[Page images and extracted text]
%%

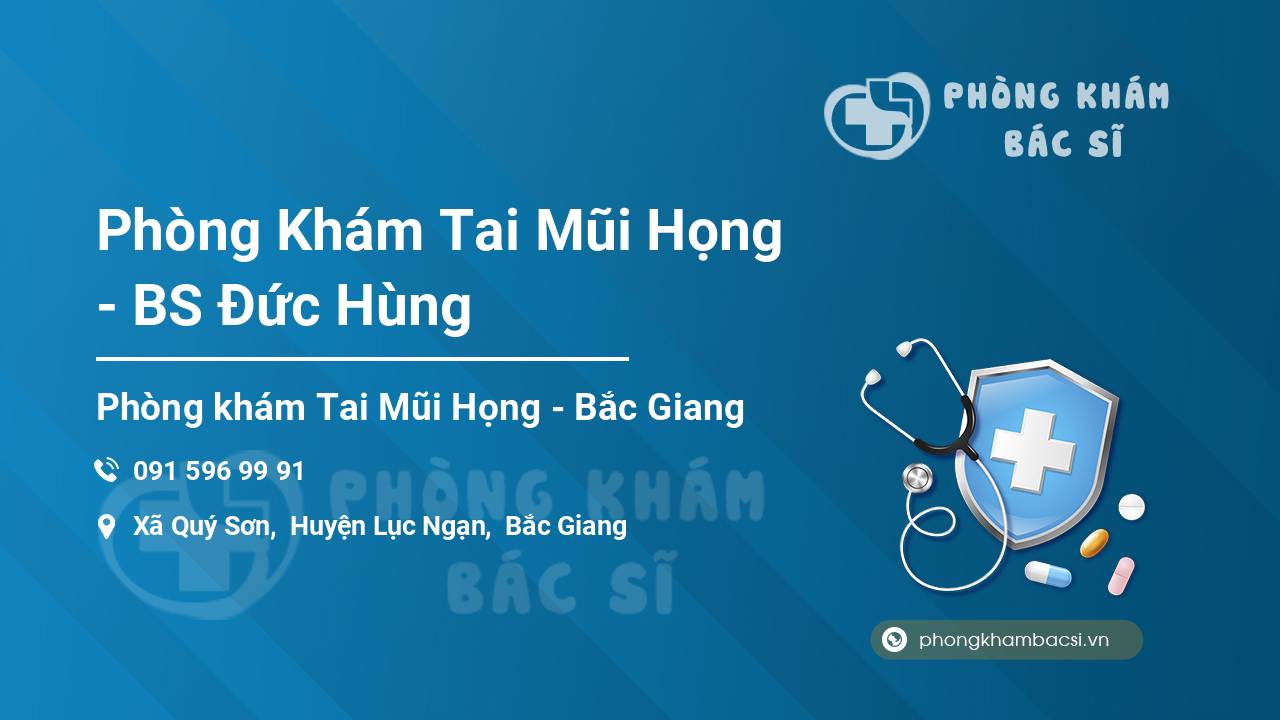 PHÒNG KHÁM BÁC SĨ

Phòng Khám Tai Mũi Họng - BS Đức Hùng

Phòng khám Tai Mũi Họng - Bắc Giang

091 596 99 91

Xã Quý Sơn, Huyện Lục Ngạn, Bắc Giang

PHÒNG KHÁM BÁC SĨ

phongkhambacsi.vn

%%
%%

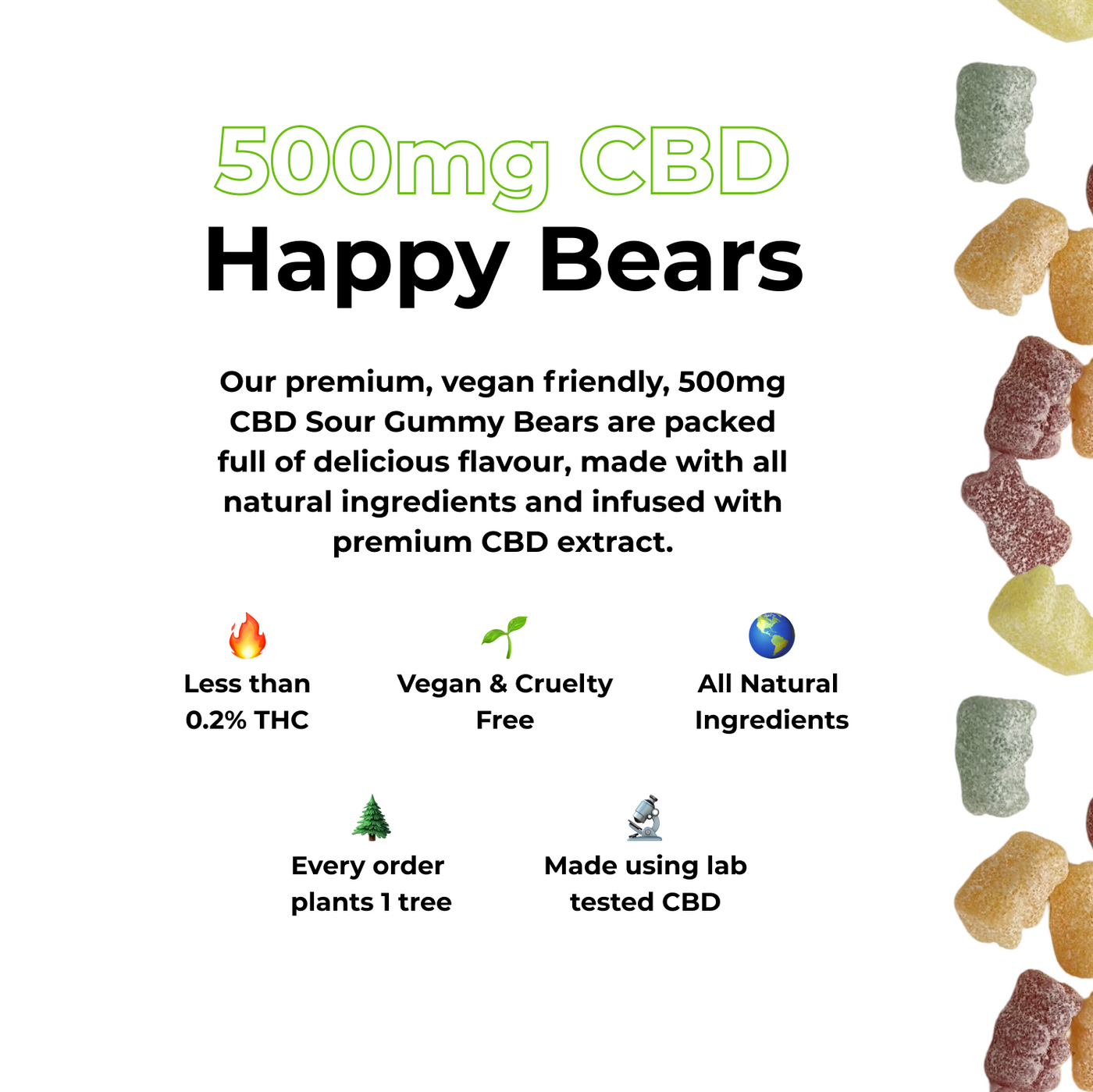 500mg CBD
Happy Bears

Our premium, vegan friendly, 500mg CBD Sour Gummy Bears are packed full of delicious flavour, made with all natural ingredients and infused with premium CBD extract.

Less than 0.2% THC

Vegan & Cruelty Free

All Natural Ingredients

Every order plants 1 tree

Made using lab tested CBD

%%

The response must hold only the lines above from the line with "091 596 99 91" through the line with "phongkhambacsi.vn", each copied exactly, both ends kept.

091 596 99 91

Xã Quý Sơn, Huyện Lục Ngạn, Bắc Giang

PHÒNG KHÁM BÁC SĨ

phongkhambacsi.vn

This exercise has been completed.